Statistics::PointEstimation - Perl module for computing confidence intervals in parameter estimation with Student's T distribution


Statistics-TTest documentation Contained in the Statistics-TTest distribution.

Index


Code Index:

NAME

Top

Statistics::PointEstimation - Perl module for computing confidence intervals in parameter estimation with Student's T distribution Statistics::PointEstimation::Sufficient - Perl module for computing the confidence intervals using sufficient statistics

SYNOPSIS

Top

  # example for Statistics::PointEstimation
  use Statistics::PointEstimation;

  my @r=();
  for($i=1;$i<=32;$i++) #generate a uniformly distributed sample with mean=5   
  {

	  $rand=rand(10);
	  push @r,$rand;
  }

  my $stat = new Statistics::PointEstimation;
  $stat->set_significance(95); #set the significance(confidence) level to 95%
  $stat->add_data(@r);
  $stat->output_confidence_interval(); #output summary
  $stat->print_confidence_interval();  #output the data hash related to confidence interval estimation

  #the following is the same as $stat->output_confidence_interval();
  print "Summary  from the observed values of the sample:\n";
  print "\tsample size= ", $stat->count()," , degree of freedom=", $stat->df(), "\n";
  print "\tmean=", $stat->mean()," , variance=", $stat->variance(),"\n";
  print "\tstandard deviation=", $stat->standard_deviation()," , standard error=", $stat->standard_error(),"\n";
  print "\t the estimate of the mean is ", $stat->mean()," +/- ",$stat->delta(),"\n\t",
  " or (",$stat->lower_clm()," to ",$stat->upper_clm," ) with ",$stat->significance," % of confidence\n";
  print "\t t-statistic=T=",$stat->t_statistic()," , Prob >|T|=",$stat->t_prob(),"\n";

  #example for Statistics::PointEstimation::Sufficient

  use strict;
  use Statistics::PointEstimation;
  my ($count,$mean,$variance)=(30,3.996,1.235); 
  my $stat = new Statistics::PointEstimation::Sufficient;
  $stat->set_significance(99);
  $stat->load_data($count,$mean,$variance);
  $stat->output_confidence_interval();
  $stat->set_significance(95);
  $stat->output_confidence_interval();




DESCRIPTION

Top

Statistics::PointEstimation

  This module is a subclass of Statistics::Descriptive::Full. It uses T-distribution for point estimation 
  assuming the data is normally distributed or the sample size is sufficiently large. It overrides the 
  add_data() method in Statistics::Descriptive to compute the confidence interval with the specified significance
   level (default is 95%). It also computes the t-statistic=T and Prob>|T| in case of hypothesis 
  testing of paired T-tests.

────────────────

Exercise tasks -
1: Decide whether each statement below agrees with the module documentation: (a) the module is a subclass of Statistics::Descriptive::Full; (b) the default significance level is 99%; (c) the module overrides the add_data() method. Answer yes or no for each and quote the deciding words of the text.
2: Rewrite the part of the module documentation that starts with "DESCRIPTION" and goes on through "of paired T-tests.", substituting "at least 30" for "sufficiently large".
3: According to the module documentation, which method does Statistics::PointEstimation override in order to compute the confidence interval?

Input data -
────────────────

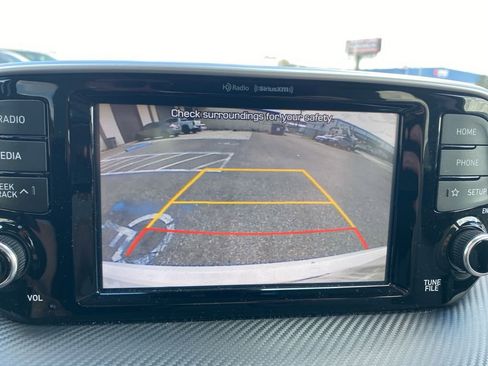 Used 2019 Hyundai Tucson SEL image 26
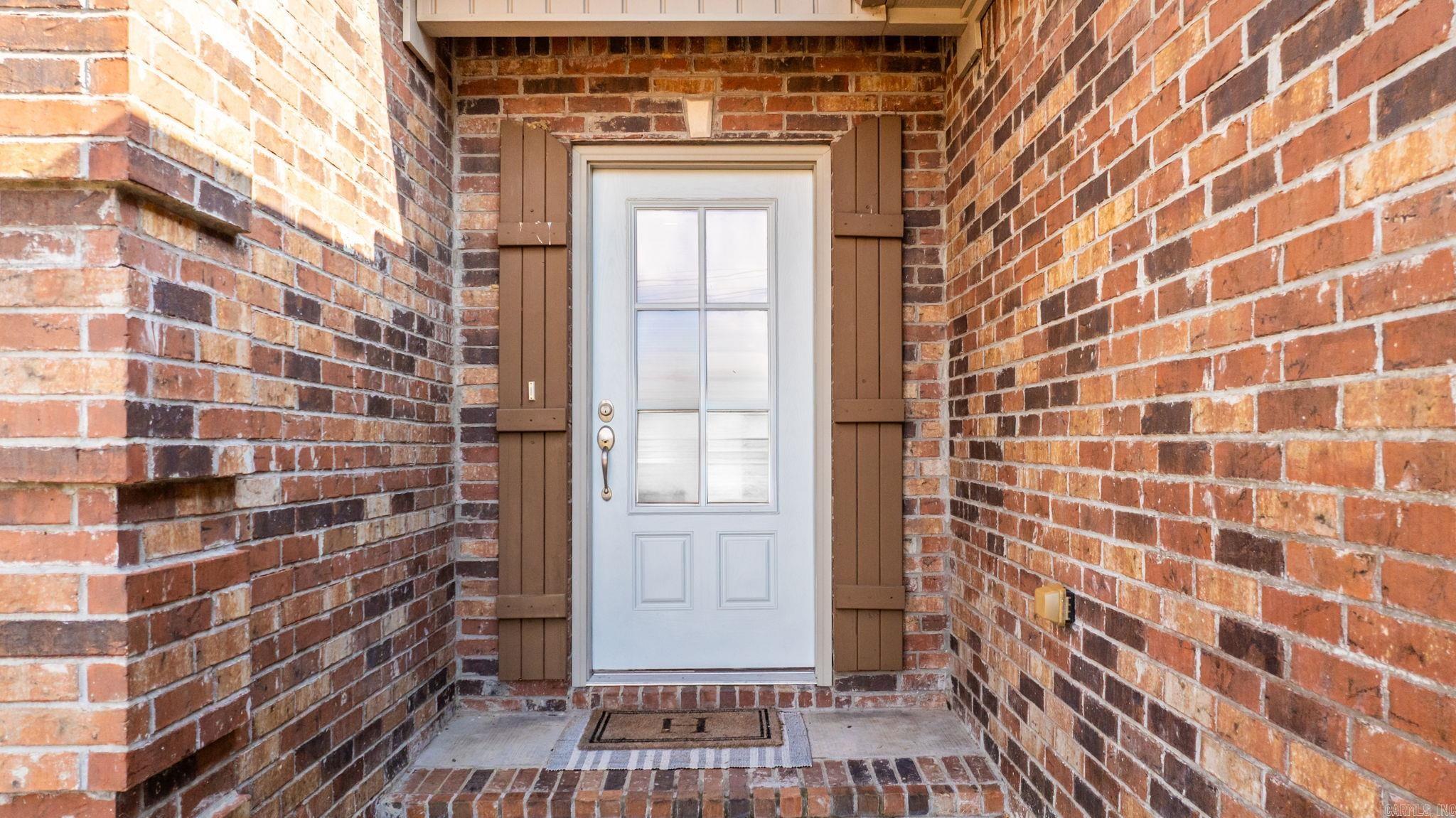 170 Four Winds  Conway, AR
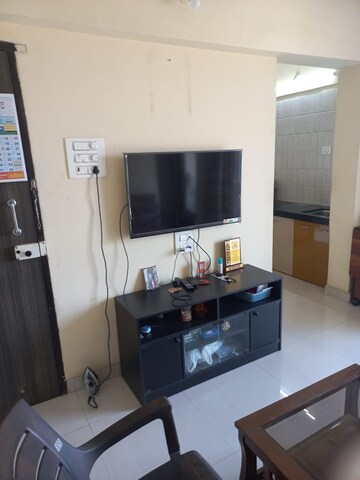 1 BHK Apartment For Sale in Vijay Garden, Ghodbunder Road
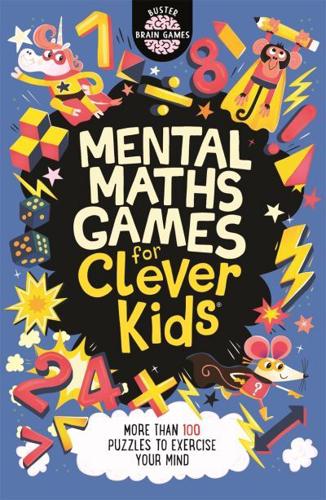 Mental Maths Games for Clever Kids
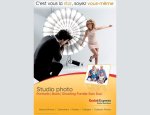 Photo LABO-PRO CLEGRAND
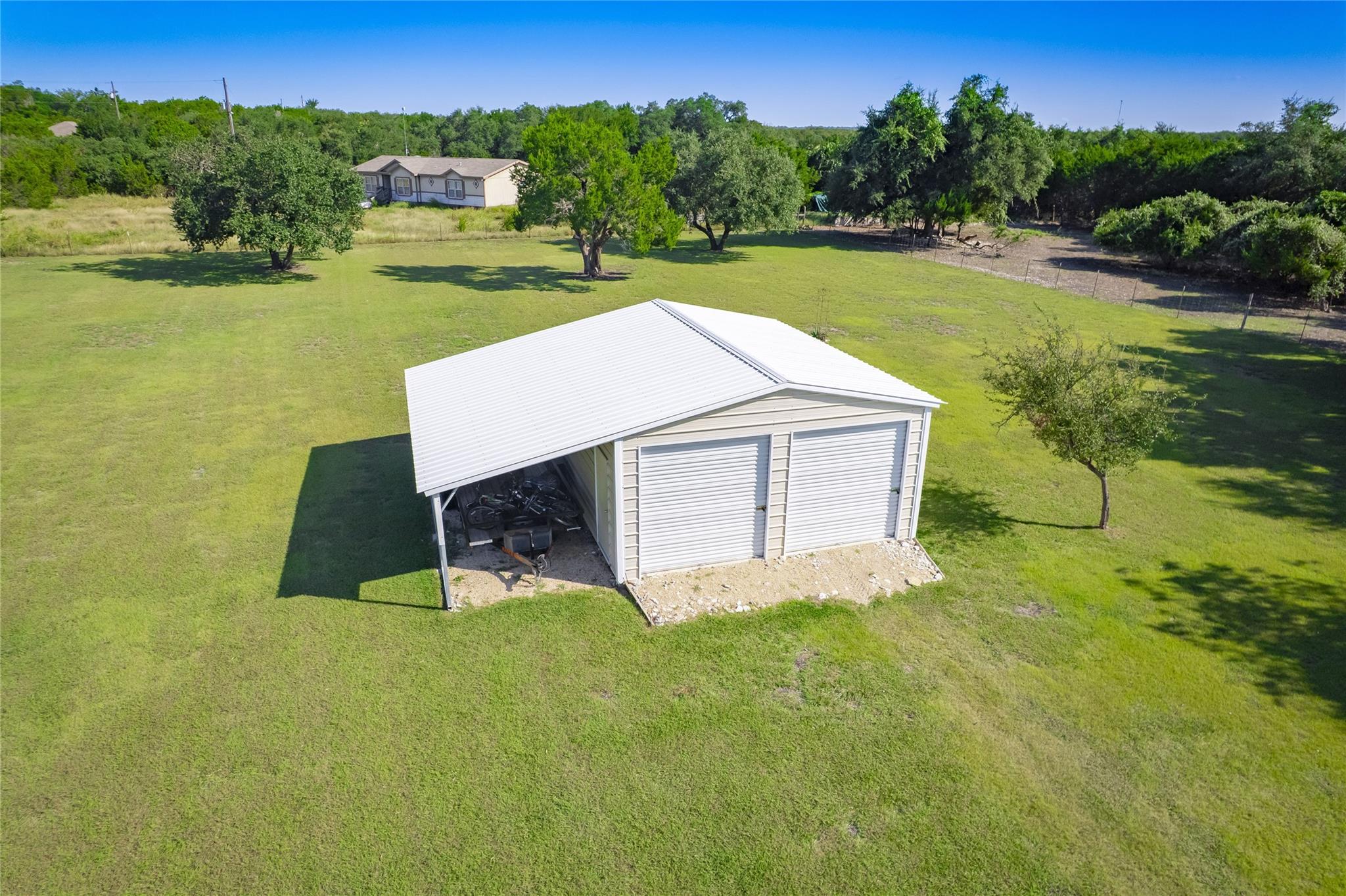 1200 County Road 226, Florence, TX 76527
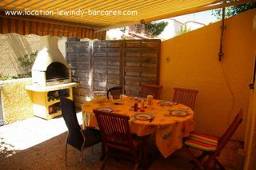 Appartement LeWindy Barcares
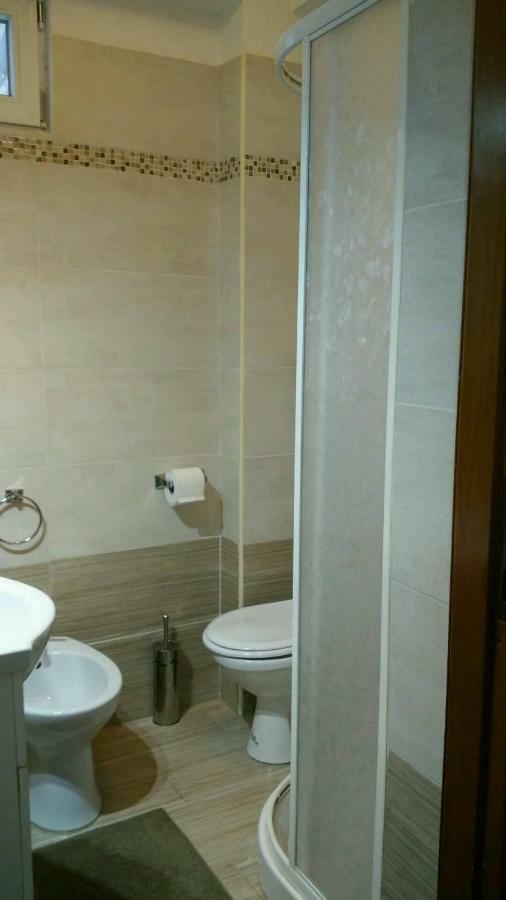 Casadipaola Apartment เคติ ภายนอก รูปภาพ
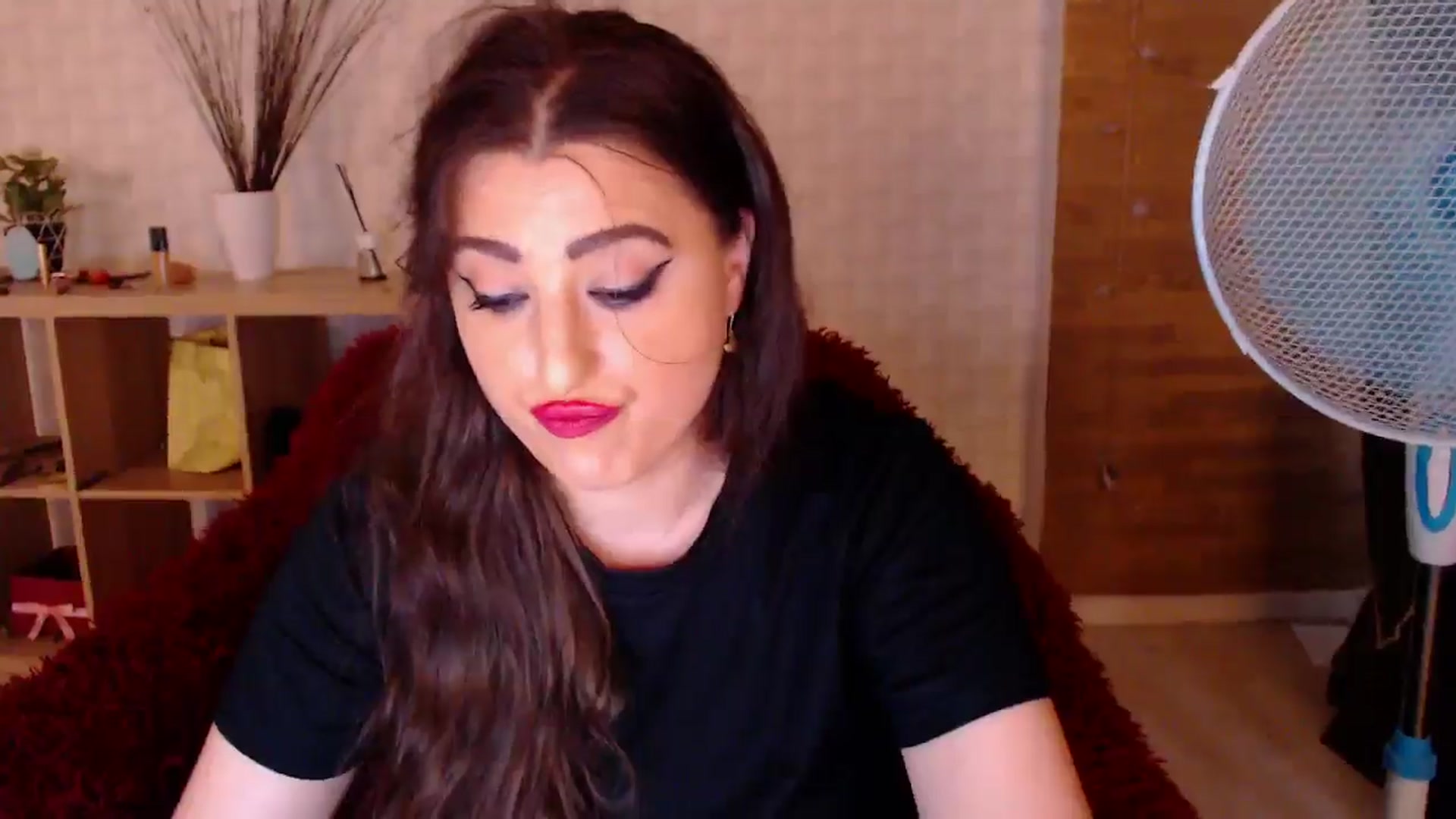 Gallery image thumbnail from HotRebbecca's myfreecams stream on, 07/24/2024, 06:43 image 7 of 20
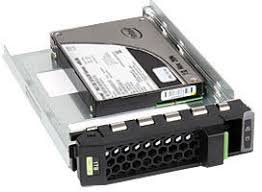 Накопитель SSD Fujitsu 1x960Gb SATA S26361-F5775-L960 Hot Swapp 3.5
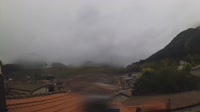 Pescasseroli - Vista panorámica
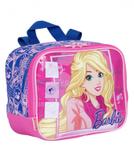 Lancheira Pequena Barbie - Sestini
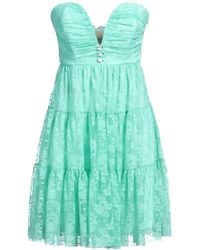 Aniye By - Mini-Kleid - Lyst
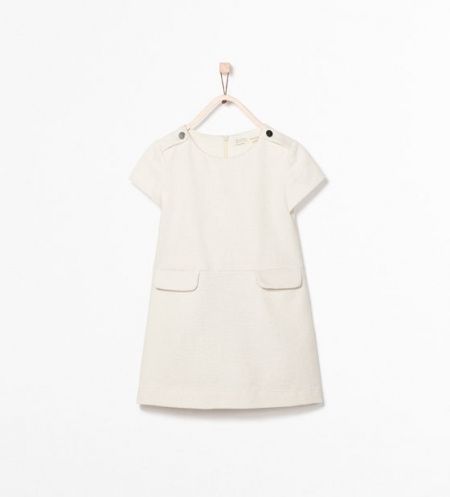 Vestido menina das Alianças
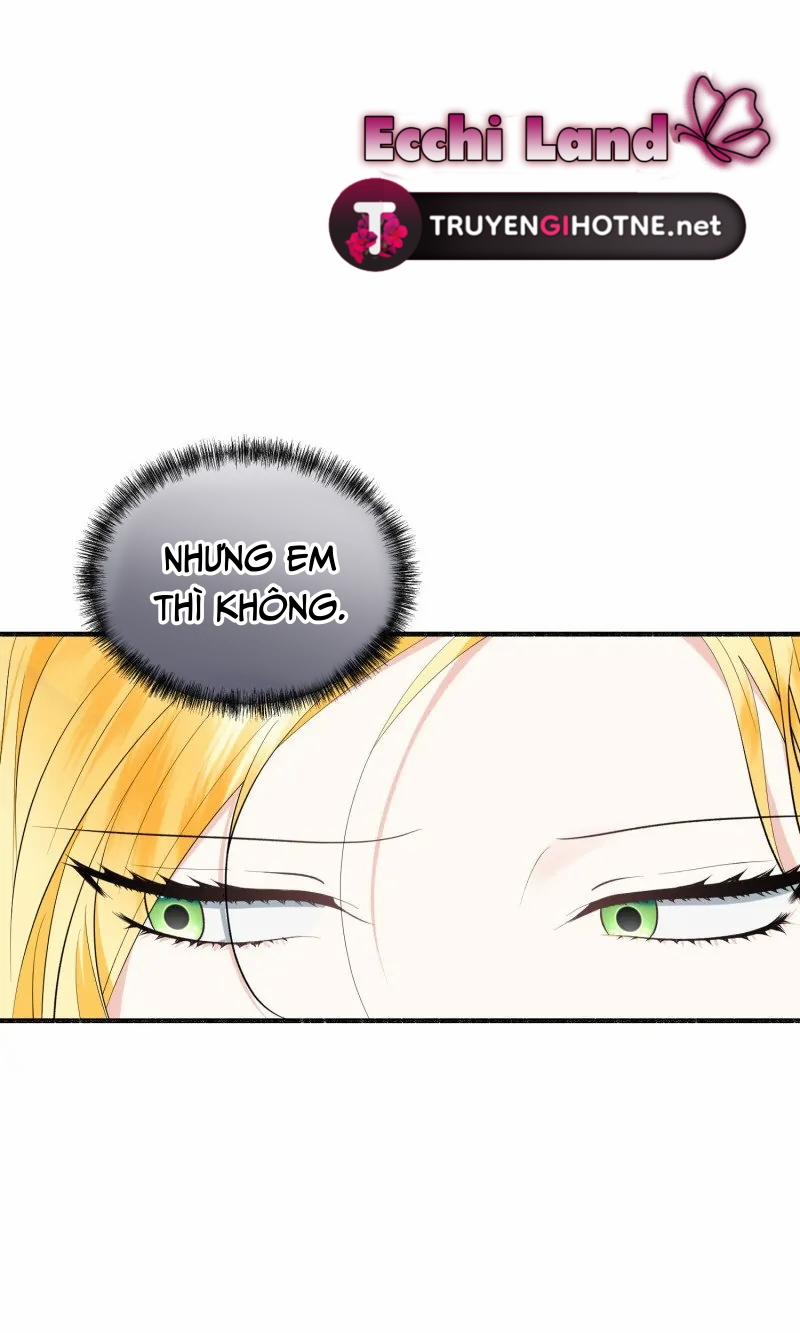 Người Chồng Thiên Thần Của Tôi Thật Ra Là Ác Quỷ 50.1 trang 37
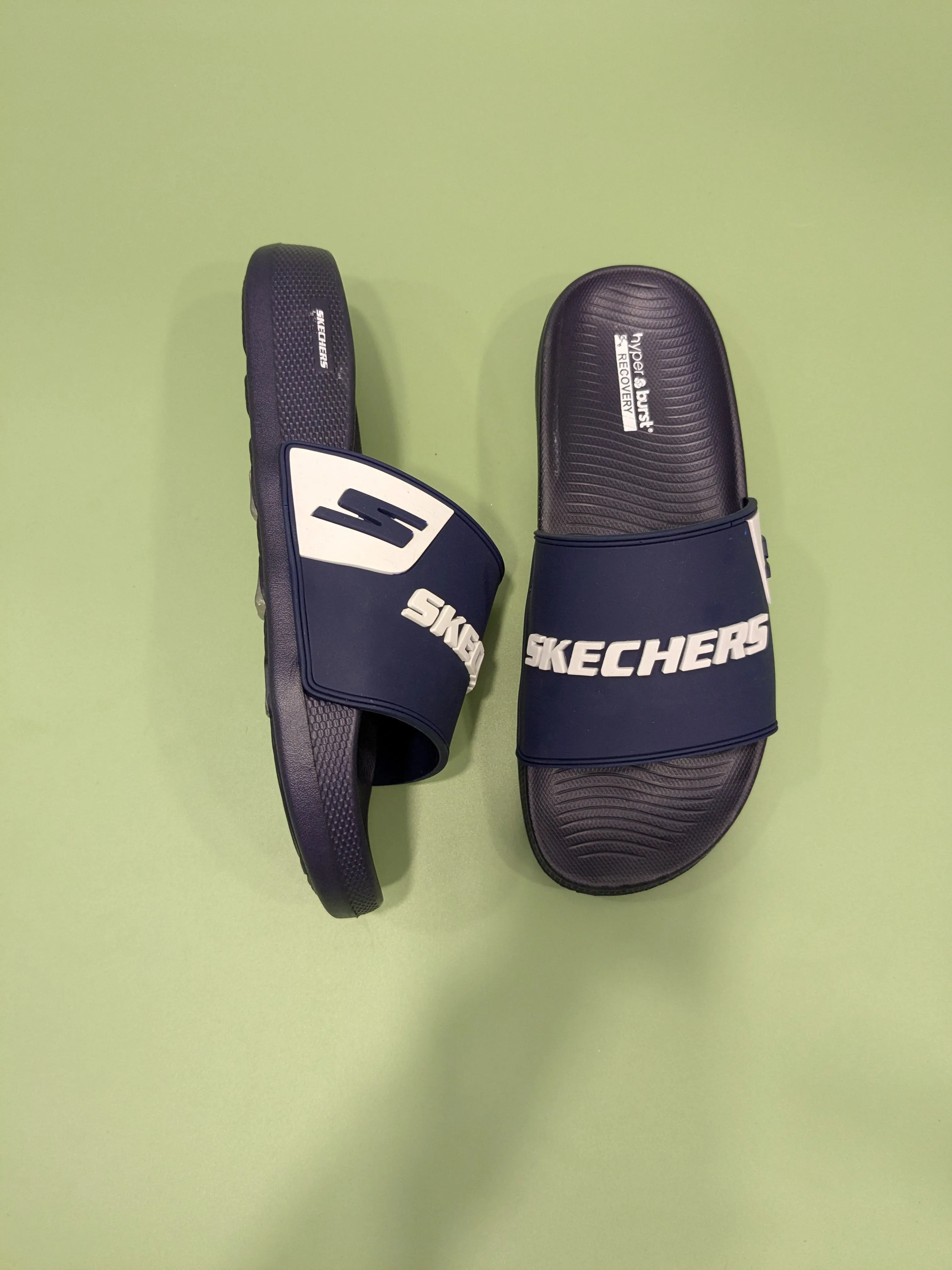 Skechers Slides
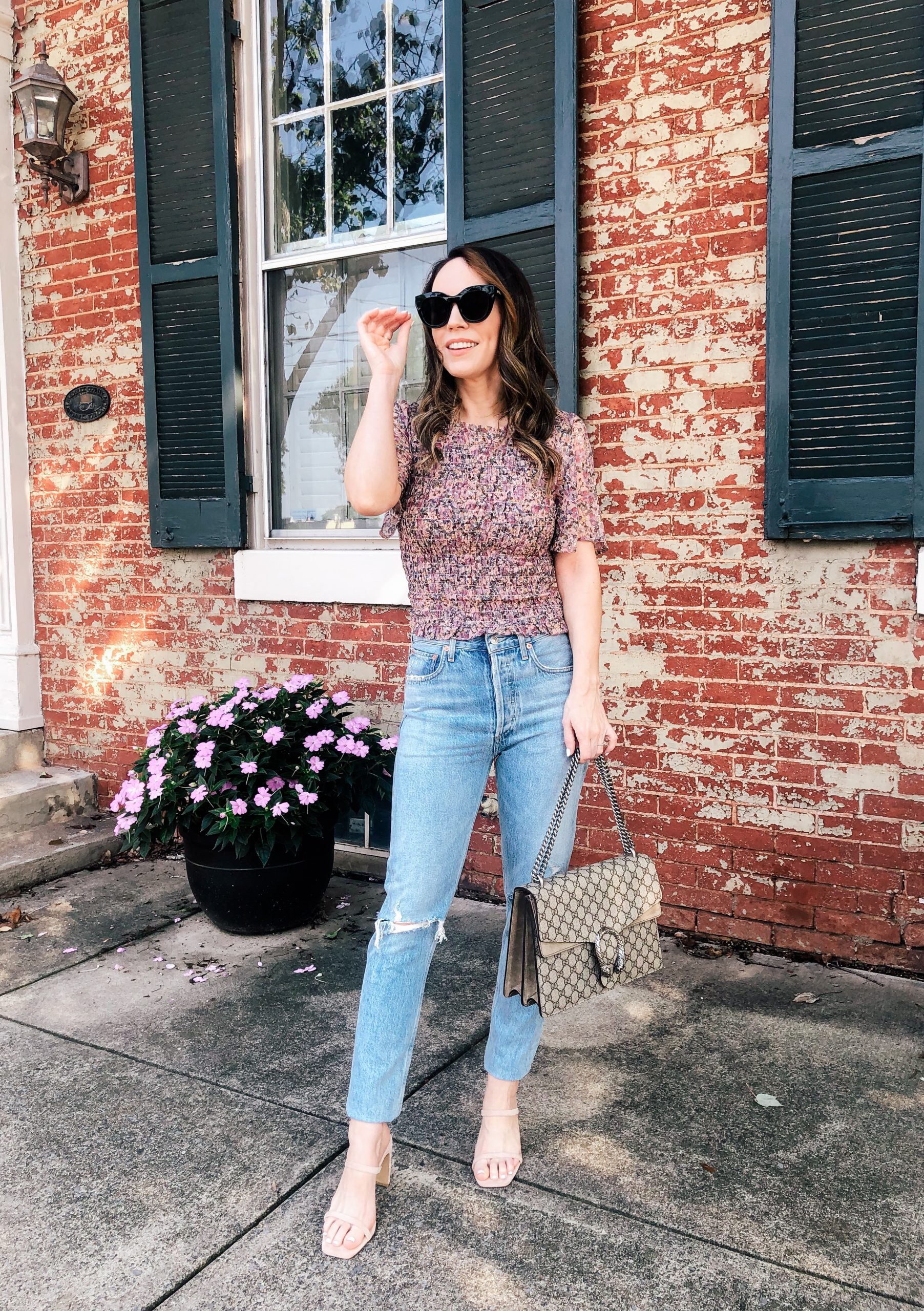 Best Labor Day Sales + All My Recent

────────────────

Solutions to the tasks -
1:
(a) Yes: "This module is a subclass of Statistics::Descriptive::Full."
(b) No: "(default is 95%)"
(c) Yes: "It overrides the add_data() method in Statistics::Descriptive"

2:
DESCRIPTION

Top

Statistics::PointEstimation

  This module is a subclass of Statistics::Descriptive::Full. It uses T-distribution for point estimation 
  assuming the data is normally distributed or the sample size is at least 30. It overrides the 
  add_data() method in Statistics::Descriptive to compute the confidence interval with the specified significance
   level (default is 95%). It also computes the t-statistic=T and Prob>|T| in case of hypothesis 
  testing of paired T-tests.

3: The add_data() method in Statistics::Descriptive.